** START Material **
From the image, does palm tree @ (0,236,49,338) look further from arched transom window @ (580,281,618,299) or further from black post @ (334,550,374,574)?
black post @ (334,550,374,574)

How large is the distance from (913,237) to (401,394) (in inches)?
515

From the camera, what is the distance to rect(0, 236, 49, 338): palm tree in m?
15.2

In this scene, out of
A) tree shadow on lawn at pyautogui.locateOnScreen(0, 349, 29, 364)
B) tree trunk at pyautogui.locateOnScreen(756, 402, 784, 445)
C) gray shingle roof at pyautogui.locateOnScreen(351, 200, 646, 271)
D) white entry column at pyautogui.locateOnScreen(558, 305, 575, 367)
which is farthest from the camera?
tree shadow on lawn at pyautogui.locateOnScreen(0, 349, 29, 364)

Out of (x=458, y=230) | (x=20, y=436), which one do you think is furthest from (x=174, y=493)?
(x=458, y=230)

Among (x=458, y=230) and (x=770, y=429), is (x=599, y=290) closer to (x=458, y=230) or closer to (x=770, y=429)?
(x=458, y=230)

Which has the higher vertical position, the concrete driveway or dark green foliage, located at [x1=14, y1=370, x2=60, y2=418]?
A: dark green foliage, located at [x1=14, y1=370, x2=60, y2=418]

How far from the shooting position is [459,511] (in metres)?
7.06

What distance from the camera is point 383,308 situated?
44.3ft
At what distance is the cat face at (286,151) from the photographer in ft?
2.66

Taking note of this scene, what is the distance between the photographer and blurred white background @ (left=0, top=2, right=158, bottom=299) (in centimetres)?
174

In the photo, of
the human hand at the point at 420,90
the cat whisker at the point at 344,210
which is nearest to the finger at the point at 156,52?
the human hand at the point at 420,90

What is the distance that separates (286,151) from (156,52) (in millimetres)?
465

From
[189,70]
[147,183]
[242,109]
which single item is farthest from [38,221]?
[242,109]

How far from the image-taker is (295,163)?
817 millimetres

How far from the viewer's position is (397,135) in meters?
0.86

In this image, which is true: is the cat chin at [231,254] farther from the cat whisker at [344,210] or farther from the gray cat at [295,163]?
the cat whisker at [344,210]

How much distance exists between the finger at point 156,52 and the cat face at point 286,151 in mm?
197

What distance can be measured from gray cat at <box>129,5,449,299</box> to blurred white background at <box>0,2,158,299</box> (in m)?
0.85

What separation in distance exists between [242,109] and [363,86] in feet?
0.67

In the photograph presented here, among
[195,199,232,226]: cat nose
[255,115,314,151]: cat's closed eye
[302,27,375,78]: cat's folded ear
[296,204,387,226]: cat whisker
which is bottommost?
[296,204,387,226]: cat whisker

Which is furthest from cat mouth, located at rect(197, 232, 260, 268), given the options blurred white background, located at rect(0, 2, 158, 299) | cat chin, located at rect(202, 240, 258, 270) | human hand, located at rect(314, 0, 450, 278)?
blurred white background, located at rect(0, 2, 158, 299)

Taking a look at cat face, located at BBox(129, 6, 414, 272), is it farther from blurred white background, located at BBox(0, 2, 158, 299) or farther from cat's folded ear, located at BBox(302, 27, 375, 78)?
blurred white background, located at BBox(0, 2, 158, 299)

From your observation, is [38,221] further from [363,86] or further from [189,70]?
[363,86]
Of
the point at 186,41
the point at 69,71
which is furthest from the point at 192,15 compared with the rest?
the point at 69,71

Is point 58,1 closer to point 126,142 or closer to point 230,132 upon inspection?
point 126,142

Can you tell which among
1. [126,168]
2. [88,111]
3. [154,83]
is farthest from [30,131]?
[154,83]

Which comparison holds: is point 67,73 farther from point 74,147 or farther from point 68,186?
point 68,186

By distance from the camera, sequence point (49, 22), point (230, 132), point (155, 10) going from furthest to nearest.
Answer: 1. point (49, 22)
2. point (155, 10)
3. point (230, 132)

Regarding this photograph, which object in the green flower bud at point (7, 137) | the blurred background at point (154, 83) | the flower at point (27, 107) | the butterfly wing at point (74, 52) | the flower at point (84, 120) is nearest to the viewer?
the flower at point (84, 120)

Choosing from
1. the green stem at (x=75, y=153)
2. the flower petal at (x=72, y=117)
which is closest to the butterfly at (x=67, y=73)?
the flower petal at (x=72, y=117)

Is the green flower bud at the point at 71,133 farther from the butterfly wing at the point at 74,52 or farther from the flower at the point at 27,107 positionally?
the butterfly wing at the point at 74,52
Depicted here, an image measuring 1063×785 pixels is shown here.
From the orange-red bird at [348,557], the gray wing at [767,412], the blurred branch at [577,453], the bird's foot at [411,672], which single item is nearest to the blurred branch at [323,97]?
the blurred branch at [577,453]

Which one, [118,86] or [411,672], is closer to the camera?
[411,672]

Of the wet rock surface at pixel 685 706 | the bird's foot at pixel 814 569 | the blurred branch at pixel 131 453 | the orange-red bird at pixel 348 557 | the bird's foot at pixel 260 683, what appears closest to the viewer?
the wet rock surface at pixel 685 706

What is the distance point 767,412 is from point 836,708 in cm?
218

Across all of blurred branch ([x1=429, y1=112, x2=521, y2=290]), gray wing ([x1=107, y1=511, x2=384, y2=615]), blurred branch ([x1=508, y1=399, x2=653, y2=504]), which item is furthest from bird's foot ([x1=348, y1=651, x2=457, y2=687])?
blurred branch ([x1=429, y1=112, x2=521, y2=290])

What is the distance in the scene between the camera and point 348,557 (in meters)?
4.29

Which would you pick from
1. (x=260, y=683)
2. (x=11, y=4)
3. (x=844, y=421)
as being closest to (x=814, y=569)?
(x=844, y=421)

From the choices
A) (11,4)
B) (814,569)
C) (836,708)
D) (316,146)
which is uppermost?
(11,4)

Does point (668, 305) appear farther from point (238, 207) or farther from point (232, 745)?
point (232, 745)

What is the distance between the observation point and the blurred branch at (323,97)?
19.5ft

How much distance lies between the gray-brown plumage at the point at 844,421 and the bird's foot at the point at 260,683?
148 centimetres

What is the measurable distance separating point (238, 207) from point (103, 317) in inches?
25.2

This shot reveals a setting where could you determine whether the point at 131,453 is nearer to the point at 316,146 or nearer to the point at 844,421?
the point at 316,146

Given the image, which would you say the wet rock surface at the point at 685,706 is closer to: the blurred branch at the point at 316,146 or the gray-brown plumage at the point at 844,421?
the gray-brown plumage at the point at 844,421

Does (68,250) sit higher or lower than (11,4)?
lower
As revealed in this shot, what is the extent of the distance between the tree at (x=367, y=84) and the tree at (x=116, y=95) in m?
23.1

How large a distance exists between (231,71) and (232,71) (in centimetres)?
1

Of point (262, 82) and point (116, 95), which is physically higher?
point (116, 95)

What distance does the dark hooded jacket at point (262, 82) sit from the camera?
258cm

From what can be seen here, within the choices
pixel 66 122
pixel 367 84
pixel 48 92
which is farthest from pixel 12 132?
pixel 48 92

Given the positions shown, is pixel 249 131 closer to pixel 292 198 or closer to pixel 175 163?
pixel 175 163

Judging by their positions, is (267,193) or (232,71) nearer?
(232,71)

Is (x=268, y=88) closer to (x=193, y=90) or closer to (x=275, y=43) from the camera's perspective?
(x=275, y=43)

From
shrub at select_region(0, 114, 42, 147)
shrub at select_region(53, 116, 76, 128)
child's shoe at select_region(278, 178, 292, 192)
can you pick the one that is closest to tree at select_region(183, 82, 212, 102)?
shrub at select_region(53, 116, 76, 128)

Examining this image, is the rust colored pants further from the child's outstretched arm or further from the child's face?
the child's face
** END Material **
### Given task:
Could you put all of the data above into a numbered list, one line per number, with the blank lines left out?

### Exercise output:
1. From the image, does palm tree @ (0,236,49,338) look further from arched transom window @ (580,281,618,299) or further from black post @ (334,550,374,574)?
2. black post @ (334,550,374,574)
3. How large is the distance from (913,237) to (401,394) (in inches)?
4. 515
5. From the camera, what is the distance to rect(0, 236, 49, 338): palm tree in m?
6. 15.2
7. In this scene, out of
8. A) tree shadow on lawn at pyautogui.locateOnScreen(0, 349, 29, 364)
9. B) tree trunk at pyautogui.locateOnScreen(756, 402, 784, 445)
10. C) gray shingle roof at pyautogui.locateOnScreen(351, 200, 646, 271)
11. D) white entry column at pyautogui.locateOnScreen(558, 305, 575, 367)
12. which is farthest from the camera?
13. tree shadow on lawn at pyautogui.locateOnScreen(0, 349, 29, 364)
14. Out of (x=458, y=230) | (x=20, y=436), which one do you think is furthest from (x=174, y=493)?
15. (x=458, y=230)
16. Among (x=458, y=230) and (x=770, y=429), is (x=599, y=290) closer to (x=458, y=230) or closer to (x=770, y=429)?
17. (x=458, y=230)
18. Which has the higher vertical position, the concrete driveway or dark green foliage, located at [x1=14, y1=370, x2=60, y2=418]?
19. A: dark green foliage, located at [x1=14, y1=370, x2=60, y2=418]
20. How far from the shooting position is [459,511] (in metres)?
21. 7.06
22. What distance from the camera is point 383,308 situated?
23. 44.3ft
24. At what distance is the cat face at (286,151) from the photographer in ft?
25. 2.66
26. Taking note of this scene, what is the distance between the photographer and blurred white background @ (left=0, top=2, right=158, bottom=299) (in centimetres)?
27. 174
28. In the photo, of
29. the human hand at the point at 420,90
30. the cat whisker at the point at 344,210
31. which is nearest to the finger at the point at 156,52?
32. the human hand at the point at 420,90
33. What is the distance that separates (286,151) from (156,52) (in millimetres)?
34. 465
35. From
36. [189,70]
37. [147,183]
38. [242,109]
39. which single item is farthest from [38,221]?
40. [242,109]
41. How far from the image-taker is (295,163)?
42. 817 millimetres
43. How far from the viewer's position is (397,135) in meters?
44. 0.86
45. In this image, which is true: is the cat chin at [231,254] farther from the cat whisker at [344,210] or farther from the gray cat at [295,163]?
46. the cat whisker at [344,210]
47. How much distance exists between the finger at point 156,52 and the cat face at point 286,151 in mm?
48. 197
49. What distance can be measured from gray cat at <box>129,5,449,299</box> to blurred white background at <box>0,2,158,299</box> (in m)?
50. 0.85
51. What separation in distance exists between [242,109] and [363,86] in feet?
52. 0.67
53. In the photograph presented here, among
54. [195,199,232,226]: cat nose
55. [255,115,314,151]: cat's closed eye
56. [302,27,375,78]: cat's folded ear
57. [296,204,387,226]: cat whisker
58. which is bottommost?
59. [296,204,387,226]: cat whisker
60. Which is furthest from cat mouth, located at rect(197, 232, 260, 268), given the options blurred white background, located at rect(0, 2, 158, 299) | cat chin, located at rect(202, 240, 258, 270) | human hand, located at rect(314, 0, 450, 278)?
61. blurred white background, located at rect(0, 2, 158, 299)
62. Taking a look at cat face, located at BBox(129, 6, 414, 272), is it farther from blurred white background, located at BBox(0, 2, 158, 299) or farther from cat's folded ear, located at BBox(302, 27, 375, 78)?
63. blurred white background, located at BBox(0, 2, 158, 299)
64. From your observation, is [38,221] further from [363,86] or further from [189,70]?
65. [363,86]
66. Of
67. the point at 186,41
68. the point at 69,71
69. which is furthest from the point at 192,15 compared with the rest?
70. the point at 69,71
71. Is point 58,1 closer to point 126,142 or closer to point 230,132 upon inspection?
72. point 126,142
73. Can you tell which among
74. 1. [126,168]
75. 2. [88,111]
76. 3. [154,83]
77. is farthest from [30,131]?
78. [154,83]
79. Which comparison holds: is point 67,73 farther from point 74,147 or farther from point 68,186?
80. point 68,186
81. By distance from the camera, sequence point (49, 22), point (230, 132), point (155, 10) going from furthest to nearest.
82. Answer: 1. point (49, 22)
83. 2. point (155, 10)
84. 3. point (230, 132)
85. Regarding this photograph, which object in the green flower bud at point (7, 137) | the blurred background at point (154, 83) | the flower at point (27, 107) | the butterfly wing at point (74, 52) | the flower at point (84, 120) is nearest to the viewer?
86. the flower at point (84, 120)
87. Choosing from
88. 1. the green stem at (x=75, y=153)
89. 2. the flower petal at (x=72, y=117)
90. which is closest to the butterfly at (x=67, y=73)?
91. the flower petal at (x=72, y=117)
92. Is the green flower bud at the point at 71,133 farther from the butterfly wing at the point at 74,52 or farther from the flower at the point at 27,107 positionally?
93. the butterfly wing at the point at 74,52
94. Depicted here, an image measuring 1063×785 pixels is shown here.
95. From the orange-red bird at [348,557], the gray wing at [767,412], the blurred branch at [577,453], the bird's foot at [411,672], which single item is nearest to the blurred branch at [323,97]?
96. the blurred branch at [577,453]
97. Which one, [118,86] or [411,672], is closer to the camera?
98. [411,672]
99. Of the wet rock surface at pixel 685 706 | the bird's foot at pixel 814 569 | the blurred branch at pixel 131 453 | the orange-red bird at pixel 348 557 | the bird's foot at pixel 260 683, what appears closest to the viewer?
100. the wet rock surface at pixel 685 706
101. What is the distance point 767,412 is from point 836,708 in cm?
102. 218
103. Across all of blurred branch ([x1=429, y1=112, x2=521, y2=290]), gray wing ([x1=107, y1=511, x2=384, y2=615]), blurred branch ([x1=508, y1=399, x2=653, y2=504]), which item is furthest from bird's foot ([x1=348, y1=651, x2=457, y2=687])?
104. blurred branch ([x1=429, y1=112, x2=521, y2=290])
105. What is the distance in the scene between the camera and point 348,557 (in meters)?
106. 4.29
107. Which would you pick from
108. 1. (x=260, y=683)
109. 2. (x=11, y=4)
110. 3. (x=844, y=421)
111. as being closest to (x=814, y=569)?
112. (x=844, y=421)
113. From the choices
114. A) (11,4)
115. B) (814,569)
116. C) (836,708)
117. D) (316,146)
118. which is uppermost?
119. (11,4)
120. Does point (668, 305) appear farther from point (238, 207) or farther from point (232, 745)?
121. point (232, 745)
122. What is the distance between the observation point and the blurred branch at (323,97)?
123. 19.5ft
124. How much distance lies between the gray-brown plumage at the point at 844,421 and the bird's foot at the point at 260,683?
125. 148 centimetres
126. What is the measurable distance separating point (238, 207) from point (103, 317) in inches?
127. 25.2
128. This shot reveals a setting where could you determine whether the point at 131,453 is nearer to the point at 316,146 or nearer to the point at 844,421?
129. the point at 316,146
130. Given the image, which would you say the wet rock surface at the point at 685,706 is closer to: the blurred branch at the point at 316,146 or the gray-brown plumage at the point at 844,421?
131. the gray-brown plumage at the point at 844,421
132. Does (68,250) sit higher or lower than (11,4)?
133. lower
134. As revealed in this shot, what is the extent of the distance between the tree at (x=367, y=84) and the tree at (x=116, y=95) in m?
135. 23.1
136. How large a distance exists between (231,71) and (232,71) (in centimetres)?
137. 1
138. Of point (262, 82) and point (116, 95), which is physically higher?
139. point (116, 95)
140. What distance does the dark hooded jacket at point (262, 82) sit from the camera?
141. 258cm
142. From what can be seen here, within the choices
143. pixel 66 122
144. pixel 367 84
145. pixel 48 92
146. which is farthest from pixel 12 132?
147. pixel 48 92
148. Given the positions shown, is pixel 249 131 closer to pixel 292 198 or closer to pixel 175 163?
149. pixel 175 163
150. Judging by their positions, is (267,193) or (232,71) nearer?
151. (232,71)
152. Is (x=268, y=88) closer to (x=193, y=90) or closer to (x=275, y=43) from the camera's perspective?
153. (x=275, y=43)
154. From
155. shrub at select_region(0, 114, 42, 147)
156. shrub at select_region(53, 116, 76, 128)
157. child's shoe at select_region(278, 178, 292, 192)
158. can you pick the one that is closest to tree at select_region(183, 82, 212, 102)?
159. shrub at select_region(53, 116, 76, 128)
160. Examining this image, is the rust colored pants further from the child's outstretched arm or further from the child's face?
161. the child's face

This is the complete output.